Demonstrated in the session: prompt 0 ("capital of France") run alone matches the L1-L4 reference exactly. Run in a batch of 3, it diverges at token 5 (Italy instead of France). Prompt 2 (longest, last) matches in both because its row is the last row of the whole tensor — exactly the layout the single-seq case sees.
student question How do we achieve true deterministic parity?
Three layers:
- Env + flags (run-to-run reproducibility, ~5–15% perf):
os.environ["CUBLAS_WORKSPACE_CONFIG"] = ":4096:8" torch.use_deterministic_algorithms(True, warn_only=True) torch.backends.cuda.matmul.allow_tf32 = False torch.backends.cudnn.allow_tf32 = False - SDPA pin to MATH backend (attention batch invariance, 2–5× slower attention):
torch.backends.cuda.enable_flash_sdp(False) torch.backends.cuda.enable_mem_efficient_sdp(False) torch.backends.cuda.enable_math_sdp(True) - Pad projections to M_max or custom Triton kernels (projection batch invariance). Expensive, beyond curriculum.

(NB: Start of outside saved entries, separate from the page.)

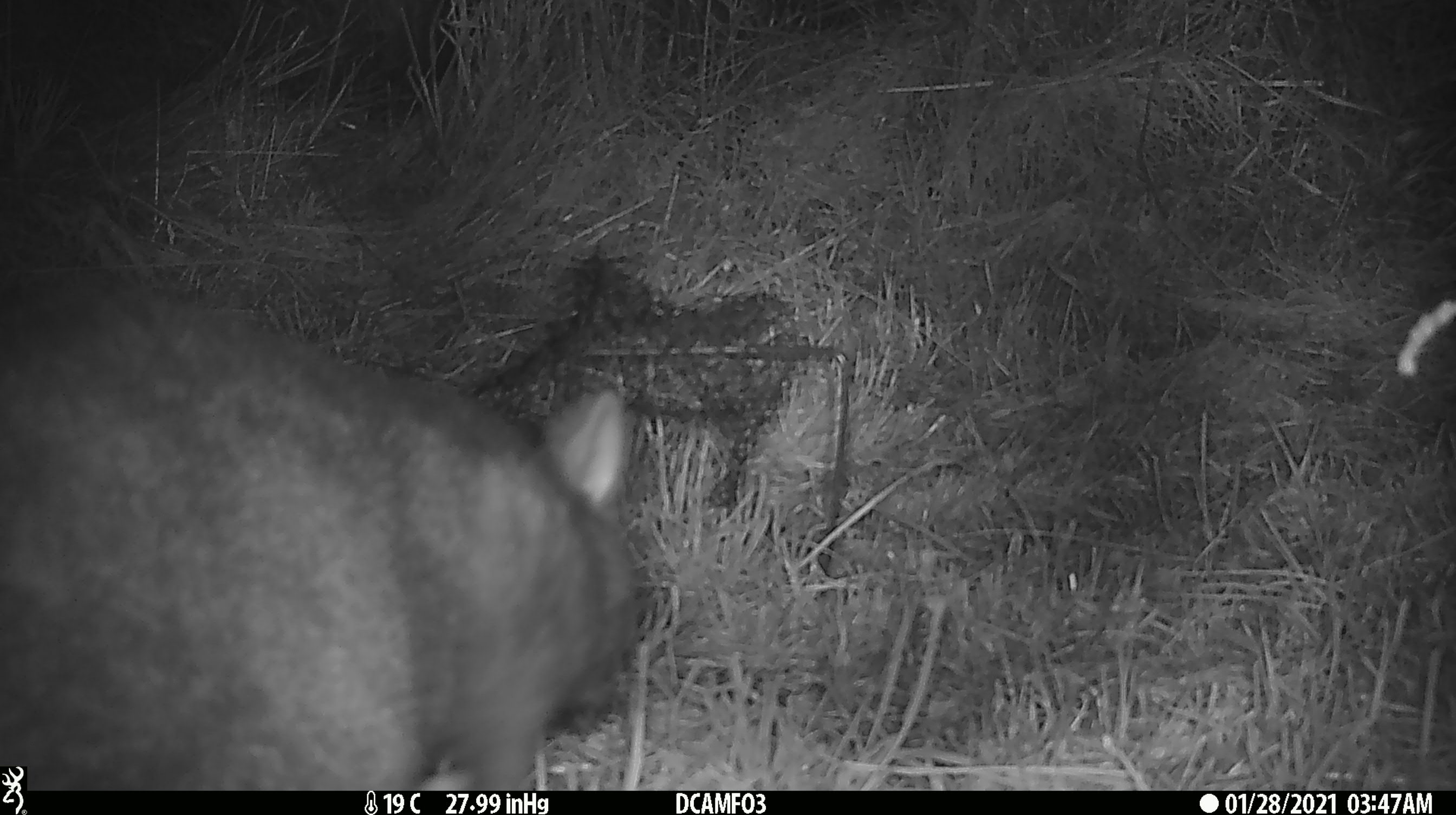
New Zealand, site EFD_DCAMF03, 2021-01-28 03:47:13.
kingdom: Animalia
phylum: Chordata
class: Mammalia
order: Diprotodontia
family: Phalangeridae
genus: Trichosurus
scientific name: Trichosurus vulpecula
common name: common brushtail possum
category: possum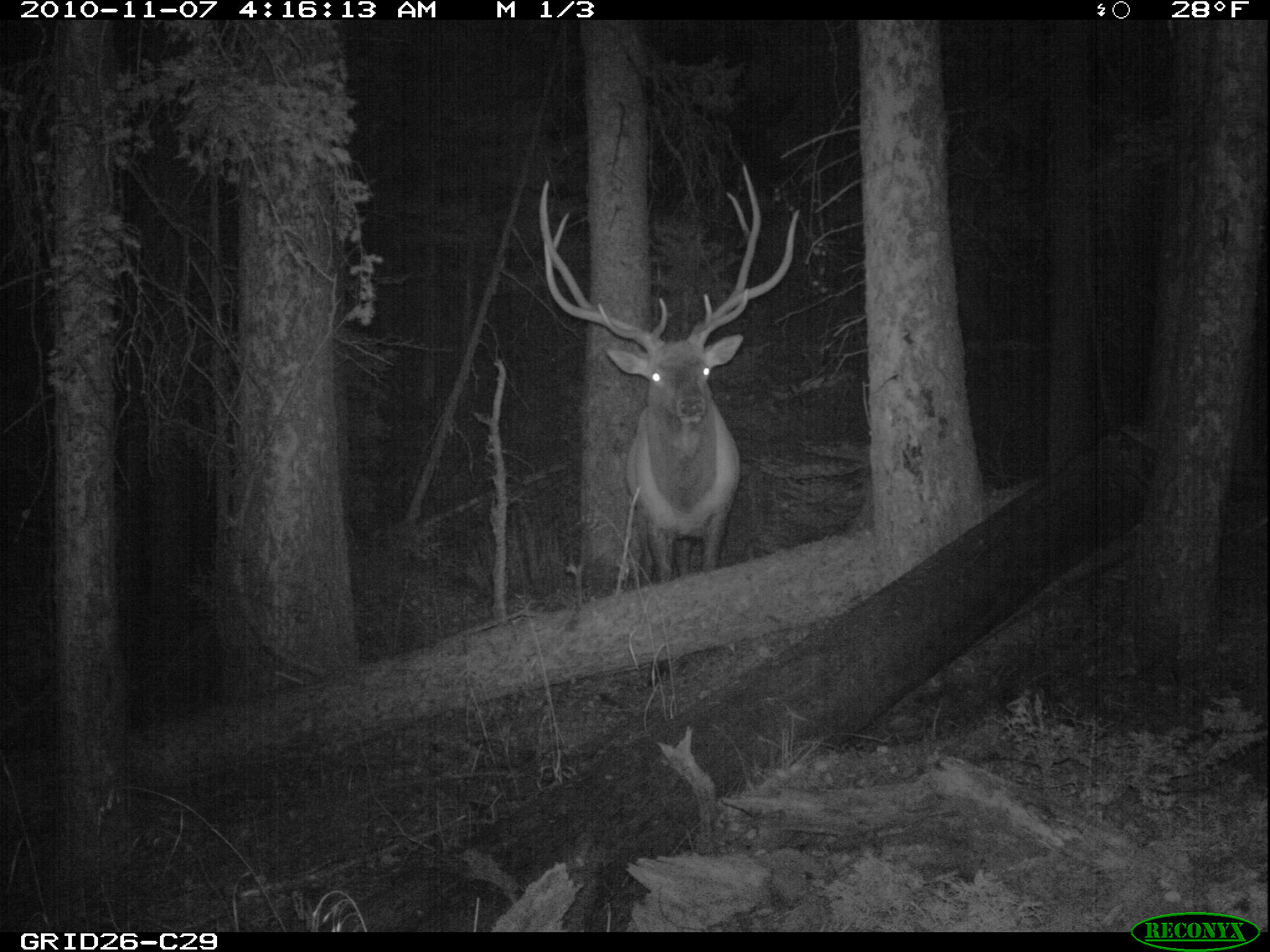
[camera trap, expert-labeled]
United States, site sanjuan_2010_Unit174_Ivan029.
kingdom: Animalia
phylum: Chordata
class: Mammalia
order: Artiodactyla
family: Cervidae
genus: Cervus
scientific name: Cervus elaphus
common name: red deer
Cervus elaphus (red deer).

Honest reality: no production engine (vLLM, SGLang, TRT-LLM, DeepSpeed) fully achieves bit-equal batched parity. It's a verification-time tool, not a production capability. SGLang has open tickets on batch invariance.
5.9 Acceptance
L5 pass criteria (the right ones)Bit-equality across batched vs solo is the wrong test — see §5.8.
- A. Solo-through-scheduler matches L1–L4 reference bit-for-bit (verified ✓).
- B. Batched run produces coherent text per request and the right token count.
- C. At least one mixed prefill+decode step occurred.